* [WHAT YOU WILL DO]
Can you write what comes next in the passage about Gairloch High School, starting after its last sentence?

(EXCERPTED PASSAGE)

Gairloch High School (Gaelic: Àrd-Sgoil Gheàrrloch) is a six-year secondary school in Gairloch, Scotland. Being situated in a remote area of the Highlands, it serves a large catchment area, with over 70% many of the pupils relying on school transport.
Communities in its catchment area include Kinlochewe, Second Coast, and Shieldaig.
The school logo incorporates a celtic knot.

== History ==

The school was originally called Achtercairn Secondary; it started with only two class years. In 1979 this was increased to four years. In 1983 the school gained six-year status, which remains to this day. It was then that the school was officially named Gairloch High School.

(End EXCERPTED PASSAGE)
(SUPPLIED ENTRIES)

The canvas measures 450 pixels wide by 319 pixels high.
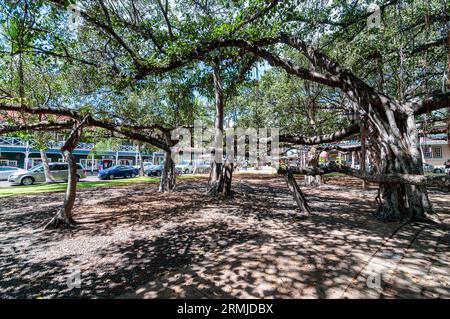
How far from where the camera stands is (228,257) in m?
3.45

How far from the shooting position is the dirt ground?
2.52m

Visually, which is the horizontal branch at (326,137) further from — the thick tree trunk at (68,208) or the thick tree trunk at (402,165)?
the thick tree trunk at (68,208)

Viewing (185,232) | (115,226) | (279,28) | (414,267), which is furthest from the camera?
(279,28)

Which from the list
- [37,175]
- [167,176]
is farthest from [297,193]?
[37,175]

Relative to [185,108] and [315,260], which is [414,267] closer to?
[315,260]

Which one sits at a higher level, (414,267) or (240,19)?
(240,19)

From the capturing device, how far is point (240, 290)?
2.46 meters

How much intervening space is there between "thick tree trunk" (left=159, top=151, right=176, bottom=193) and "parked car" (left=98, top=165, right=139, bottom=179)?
11456 millimetres

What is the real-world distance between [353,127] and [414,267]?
5.56 m

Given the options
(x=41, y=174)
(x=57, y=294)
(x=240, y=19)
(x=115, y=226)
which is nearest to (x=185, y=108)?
(x=240, y=19)

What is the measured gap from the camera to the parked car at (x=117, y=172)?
20.4 m

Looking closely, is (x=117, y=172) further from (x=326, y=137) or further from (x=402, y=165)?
(x=402, y=165)

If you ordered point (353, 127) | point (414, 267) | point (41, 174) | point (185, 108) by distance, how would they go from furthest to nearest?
point (41, 174), point (185, 108), point (353, 127), point (414, 267)

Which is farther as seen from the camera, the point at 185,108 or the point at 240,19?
the point at 185,108
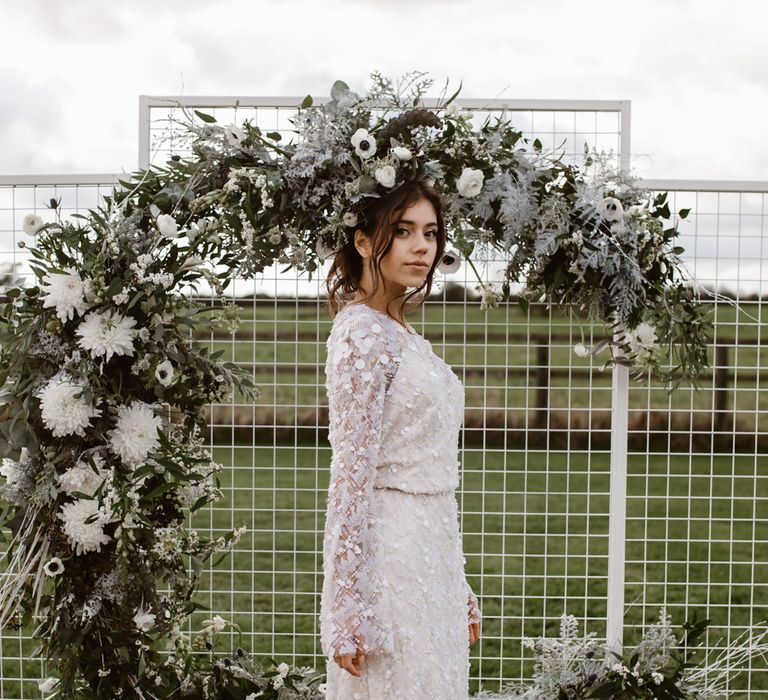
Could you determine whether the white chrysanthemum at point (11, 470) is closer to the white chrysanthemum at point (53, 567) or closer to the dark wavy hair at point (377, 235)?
the white chrysanthemum at point (53, 567)

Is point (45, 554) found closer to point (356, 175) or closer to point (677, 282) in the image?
point (356, 175)

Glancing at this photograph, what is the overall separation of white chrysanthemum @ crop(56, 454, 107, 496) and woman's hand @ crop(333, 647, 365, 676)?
101 cm

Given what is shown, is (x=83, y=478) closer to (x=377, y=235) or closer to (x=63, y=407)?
(x=63, y=407)

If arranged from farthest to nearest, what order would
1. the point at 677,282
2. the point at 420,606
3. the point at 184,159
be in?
the point at 677,282 < the point at 184,159 < the point at 420,606

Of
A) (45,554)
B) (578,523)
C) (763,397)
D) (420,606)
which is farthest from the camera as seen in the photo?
(763,397)

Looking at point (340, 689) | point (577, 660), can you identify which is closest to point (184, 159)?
point (340, 689)

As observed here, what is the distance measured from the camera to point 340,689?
2.40 meters

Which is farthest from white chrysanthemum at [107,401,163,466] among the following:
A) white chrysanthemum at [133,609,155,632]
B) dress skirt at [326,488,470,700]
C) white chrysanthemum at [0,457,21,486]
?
dress skirt at [326,488,470,700]

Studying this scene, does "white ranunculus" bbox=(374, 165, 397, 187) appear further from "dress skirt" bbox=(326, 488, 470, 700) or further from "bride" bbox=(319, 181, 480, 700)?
"dress skirt" bbox=(326, 488, 470, 700)

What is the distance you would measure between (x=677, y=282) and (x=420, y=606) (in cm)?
164

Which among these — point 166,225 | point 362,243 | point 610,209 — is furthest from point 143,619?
point 610,209

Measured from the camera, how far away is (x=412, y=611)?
92.6 inches

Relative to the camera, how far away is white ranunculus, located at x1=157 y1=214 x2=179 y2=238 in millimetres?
2834

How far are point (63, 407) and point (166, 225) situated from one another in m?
0.63
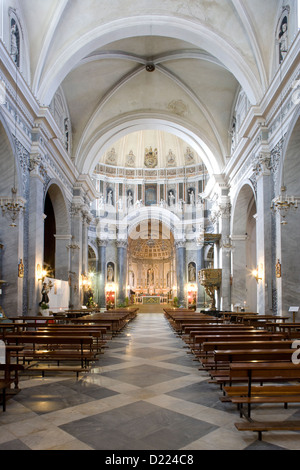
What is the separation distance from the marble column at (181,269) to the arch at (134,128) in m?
12.3

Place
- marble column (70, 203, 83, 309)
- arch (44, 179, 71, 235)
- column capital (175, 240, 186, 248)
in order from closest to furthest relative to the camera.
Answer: arch (44, 179, 71, 235)
marble column (70, 203, 83, 309)
column capital (175, 240, 186, 248)

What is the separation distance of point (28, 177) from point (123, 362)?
26.6 feet

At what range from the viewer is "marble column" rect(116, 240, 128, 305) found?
32625 mm

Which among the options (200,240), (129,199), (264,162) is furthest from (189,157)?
(264,162)

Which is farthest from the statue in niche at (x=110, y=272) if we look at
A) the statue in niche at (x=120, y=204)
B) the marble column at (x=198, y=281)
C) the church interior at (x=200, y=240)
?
the marble column at (x=198, y=281)

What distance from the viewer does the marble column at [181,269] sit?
1276 inches

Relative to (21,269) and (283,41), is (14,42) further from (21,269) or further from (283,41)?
(283,41)

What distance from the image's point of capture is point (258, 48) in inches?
519

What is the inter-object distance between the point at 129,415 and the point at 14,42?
1161 cm

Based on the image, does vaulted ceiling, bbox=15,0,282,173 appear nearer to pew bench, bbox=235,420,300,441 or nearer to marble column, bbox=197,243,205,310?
marble column, bbox=197,243,205,310

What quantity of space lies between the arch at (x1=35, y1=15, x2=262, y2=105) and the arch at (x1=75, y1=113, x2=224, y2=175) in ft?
21.9

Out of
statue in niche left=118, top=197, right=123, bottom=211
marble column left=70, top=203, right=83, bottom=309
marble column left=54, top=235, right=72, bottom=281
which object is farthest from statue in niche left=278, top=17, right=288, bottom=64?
statue in niche left=118, top=197, right=123, bottom=211

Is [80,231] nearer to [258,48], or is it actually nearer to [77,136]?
[77,136]

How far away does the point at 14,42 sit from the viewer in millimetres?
11758
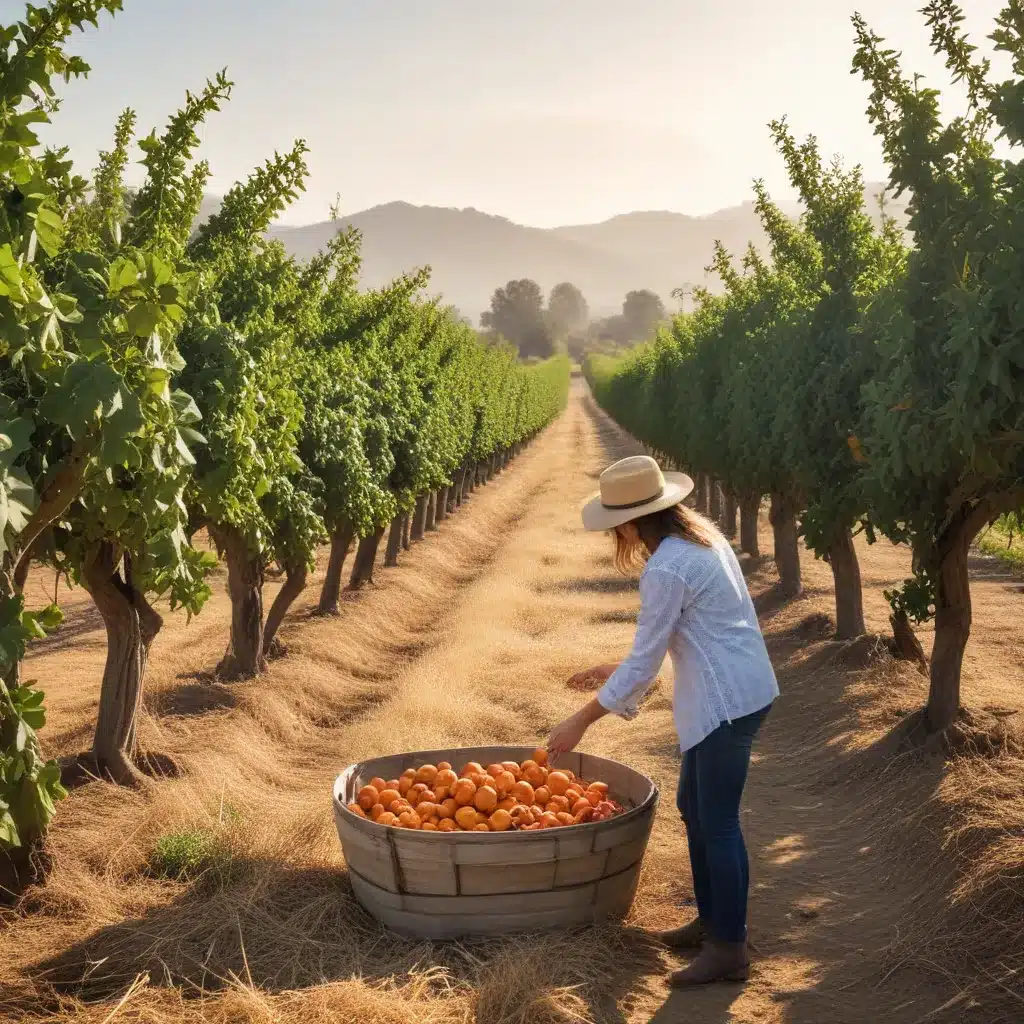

(End SUPPLIED ENTRIES)

* [EXERCISE RESULT]
== School building ==

The current building was opened in August 1994 at a cost of £5 million. Previously, classes were held in huts, which quickly became unsuitable for use due to the small amount of space. Today the school shares playing field space with the neighbouring Gairloch Primary School. The building also shares facilities used by Gairloch Leisure Centre, including a sports hall, gym, all-weather pitch and climbing wall. The local library is also part of the school and is used by both students and members of the public.

==Houses==

There are three Houses at Gairloch High School, all of which are named after bodies of water in the local area: the River Kerry, Loch Maree and Loch Tollaidh. They have associated colors: blue for Kerry, red for Maree, and yellow for Tollaidh.